What is it?
BMW’s first-ever front-driver, the 2-series Active Tourer has arrived onto British roads, signalling our first opportunity to sample the new premium hatchback in three-cylinder petrol and right-hand drive form.
The 218i represents the bottom rung of the Active Tourer model ladder for now, with prices on entry-trim SE-spec cars starting from just a smidge over £22k. And in most important ways, it’s a much smarter buy than the diesel-fuelled 218d that company drivers might instinctively gravitate towards.
What's it like?
Emitting just 115g/km of CO2, the 218i attracts company car tax at a lower rate than the 218d anyway – but even if it didn’t, it’d be worth paying a premium for the petrol version’s balance of performance flexibility, refinement and economy.

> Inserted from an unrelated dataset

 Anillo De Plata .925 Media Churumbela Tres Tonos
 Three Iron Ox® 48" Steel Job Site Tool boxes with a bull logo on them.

Earlier tests in the 218d picked it up for disappointing mechanical refinement in particular, but the 218i is quiet at idle and at cruising crankspeeds, sending the gentlest of three-cylinder shimmies into the cabin and through the gearlever under load.
Low-end torque is balanced against higher-range power in a perfectly linear compromise, with the engine producing enough acceleration between 3000- and 5000rpm to feel quietly athletic.
The petrol version doesn’t suffer the same notchiness of shift quality of the standard six-speed manual gearbox that we found in the diesel, either. This is still a BMW, mind - and BMWs tend to have springy, mechanical levers by preference.
Real-world economy should be expected to be around 45mpg, with the diesel capable of just over 50-to-the-gallon in identical circumstances.
Ride and handling is certainly good enough that Munich needn’t worry about denting its dynamic reputation with its first foray into what it would once have dismissed as ‘non-standard’ drive – but it’s not without flaws.
Even with ‘Comfort’ mode selected on the Drive Performance Control and electronic damper control optioned, our test car rode quietly but firmly, and jostled cabin occupants over poorer surfaces. You wouldn’t call the result luxurious - though it’s preferable to the more crashy, abrupt ride of a Mercedes B-class.